South African police: A record of 'brutality'

Police fire at striking miners outside a South African mine owned by Lonmin's of London Credit: Reuters

The South African police force has come under intense scrutiny in recent months following a number of high profile cases in which their conduct has been questioned.

The country's Independent Police Investigative Directorate (IPID) received 720 new cases for investigation of suspicious deaths in custody or in other policing contexts from April 2011 to March 2012. Amnesty International has described their record as 'brutal'.

In September 2012 South African police opened fire on striking miners at the Lonmin platinum mine.

Video emerged almost immediately of lines of armed police shooting at miners, who were striking over pay and conditions, who were armed with sticks and machetes.

In January this year video emerged which appeared to be shot by the police themselves which showed the police looking for more miners and 'bragging' about those that they had already shot.
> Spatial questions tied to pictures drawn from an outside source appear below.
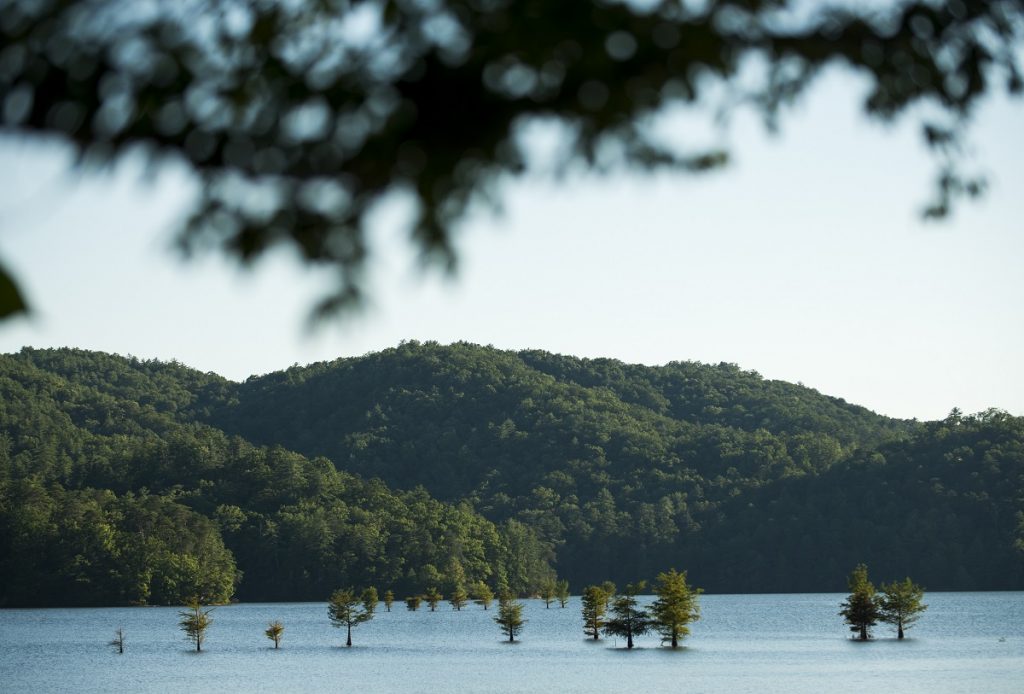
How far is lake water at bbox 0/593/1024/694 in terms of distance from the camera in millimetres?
39375

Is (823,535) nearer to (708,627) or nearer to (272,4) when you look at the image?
(708,627)

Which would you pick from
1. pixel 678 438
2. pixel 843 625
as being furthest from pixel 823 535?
pixel 843 625

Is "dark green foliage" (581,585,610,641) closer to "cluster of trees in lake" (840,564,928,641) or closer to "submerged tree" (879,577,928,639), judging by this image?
"cluster of trees in lake" (840,564,928,641)

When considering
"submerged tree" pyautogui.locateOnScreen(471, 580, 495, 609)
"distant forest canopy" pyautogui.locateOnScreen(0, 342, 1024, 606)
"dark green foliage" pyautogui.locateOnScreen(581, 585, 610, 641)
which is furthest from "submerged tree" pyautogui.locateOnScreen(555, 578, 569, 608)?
"dark green foliage" pyautogui.locateOnScreen(581, 585, 610, 641)

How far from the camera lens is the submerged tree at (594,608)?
56.5m

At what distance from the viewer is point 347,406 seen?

In the Marikana Lonmin mine incident the police have maintained that they were acting in self defence after coming under attack by armed miners.

An inquiry has been launched to find out why police killed 34 miners Credit: REUTERS/Siphiwe Sibeko

After the arrest of athlete Oscar Pistorius hit the headlines it was on day two of his bail hearing that it emerged that Hilton Botha, the initial lead investigator, had been removed from the case as he himself had outstanding charges relating to the taxi minibus shooting.
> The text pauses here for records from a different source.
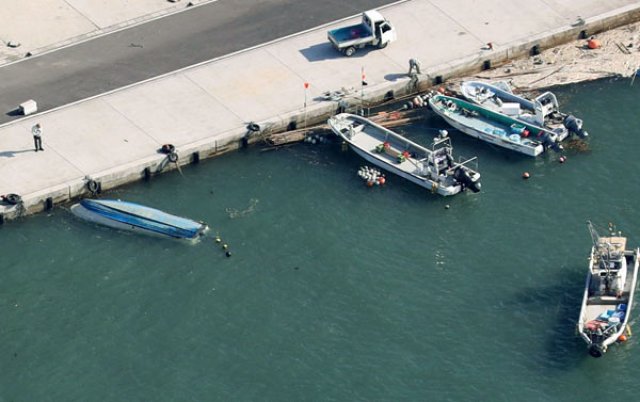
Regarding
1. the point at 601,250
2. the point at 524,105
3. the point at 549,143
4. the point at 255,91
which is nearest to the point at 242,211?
the point at 255,91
Officer Hilton Botha Credit: REUTERS/Mike Hutchings
  • A mathematics teacher was killed after 12 policemen beat him with batons

In 2011 Andries Tatane, a mathematics teacher and community activist was killed at a peaceful protest in Ficksburg after policemen beat him with batons and shot rubber bullets into his chest at close range.

Seven policemen were charged over the killing, the trial after several delays in still ongoing.

  • Police fire at a car 13 shots after mistaking it for a hijakers vehicle

In Pretoria in 2009 Olga Kekana was shot through the head while driving with her three friends in 2009.

Police allegedly mistook the car as a hijackers vehicle and the car was found to have 13 bullet holes. Police reportedly then fled the scene failing to help the wounded.

The police apologised to her family and the South African Independent Police Investigative Directorate launched an investigation in to the incident.